Мобилизованное Средневековье. Том 1. Медиевализм и национальная идеология в Центрально-Восточной Европе и на Балканах — страница 41 из 111

[478]. Одной из основных функций этнонационального мифа является, с одной стороны, демонстрация исконности или древности определяемого в этнических категориях социума (народа, нации и т. п.), а с другой стороны, сокрытие того очевидного (по крайней мере, для не вовлеченного в националистическую оптику наблюдателя) факта, что модерные практики нациестроительства сыграли в формировании данного социума роль куда более значимую, чем наследие отдаленных эпох.

Такой обман зрения становится возможным в силу глубоко укорененного в обыденном сознании представления о народах как об объективно существующих в социальном пространстве коллективных социальных акторах, обладающих набором объективных культурных признаков. Иными словами, народ в националистической оптике выступает не в качестве продукта исторического развития, а в качестве находящегося вне исторического времени творца истории: он создает государство, ведет многовековую борьбу за свободу, восстанавливает свою независимость (иногда спустя тысячу лет!) и т. д., и т. п.

**ЗАДАНИЕ 1**
Ответьте по фрагменту текста:
(a) Что этнонациональный миф демонстрирует с одной стороны?
(b) Спустя какой срок народ иногда восстанавливает независимость?
(c) В каком качестве народ не выступает в националистической оптике?
**ЗАДАНИЕ 2**
Продублируйте часть фрагмента текста, которая открывается словами с «[478]. Одной из» и заканчивается словами «наследие отдаленных эпох.».

**ИСХОДНЫЕ ДАННЫЕ**
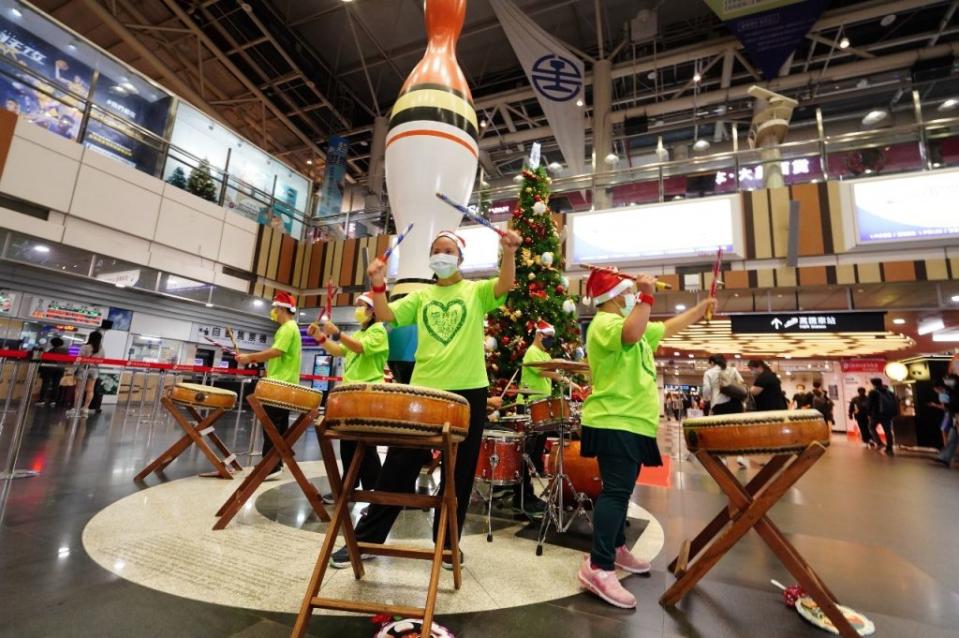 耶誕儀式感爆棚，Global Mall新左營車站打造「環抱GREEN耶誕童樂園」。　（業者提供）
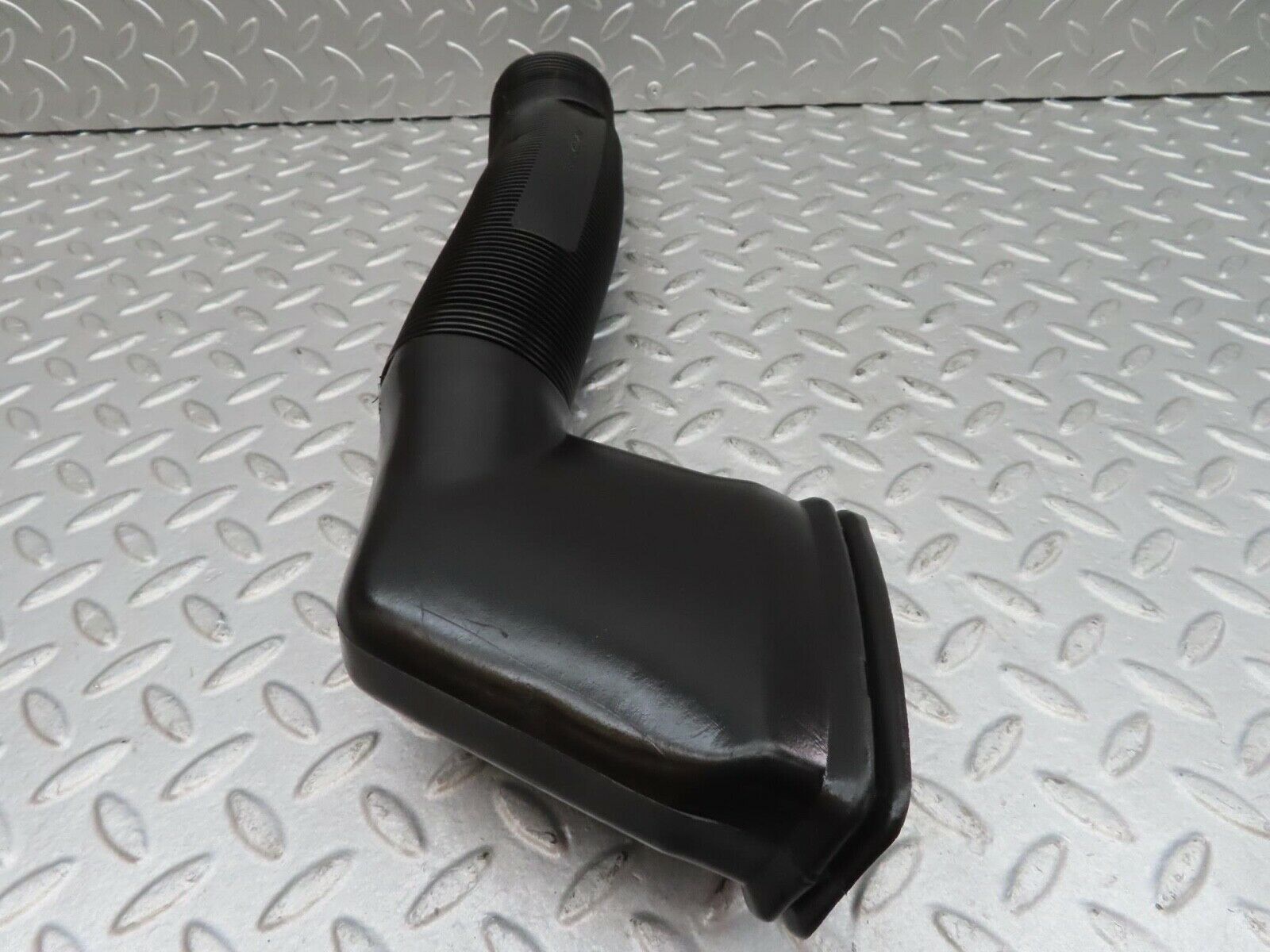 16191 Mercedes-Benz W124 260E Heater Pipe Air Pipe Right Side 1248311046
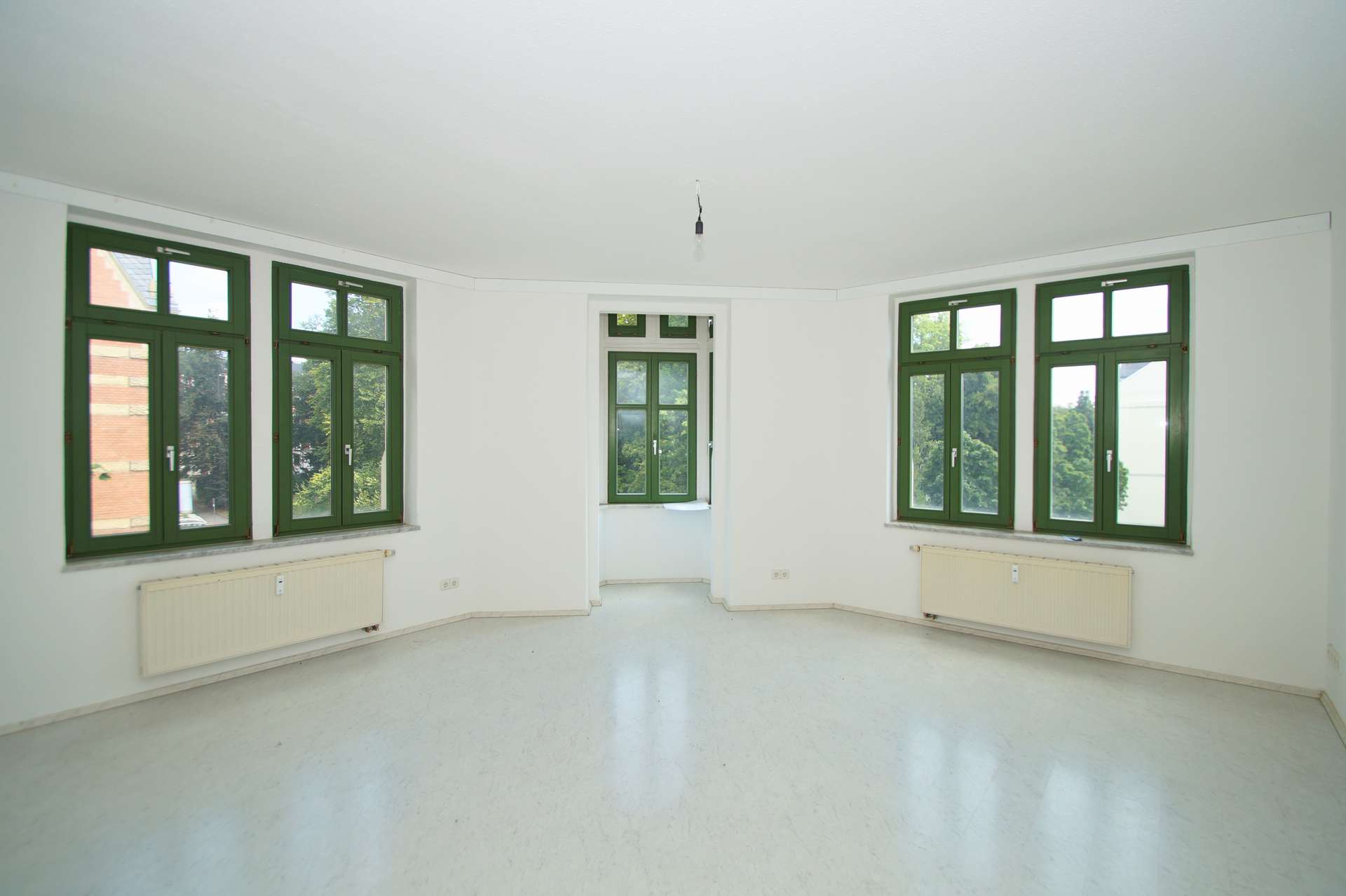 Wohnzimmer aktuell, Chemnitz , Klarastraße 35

**ОТВЕТ 1**
(a) Исконность или древность определяемого в этнических категориях социума (народа, нации и т. п.).
(b) Иногда спустя тысячу лет.
(c) В качестве продукта исторического развития.

**ОТВЕТ 2**
[478]. Одной из основных функций этнонационального мифа является, с одной стороны, демонстрация исконности или древности определяемого в этнических категориях социума (народа, нации и т. п.), а с другой стороны, сокрытие того очевидного (по крайней мере, для не вовлеченного в националистическую оптику наблюдателя) факта, что модерные практики нациестроительства сыграли в формировании данного социума роль куда более значимую, чем наследие отдаленных эпох.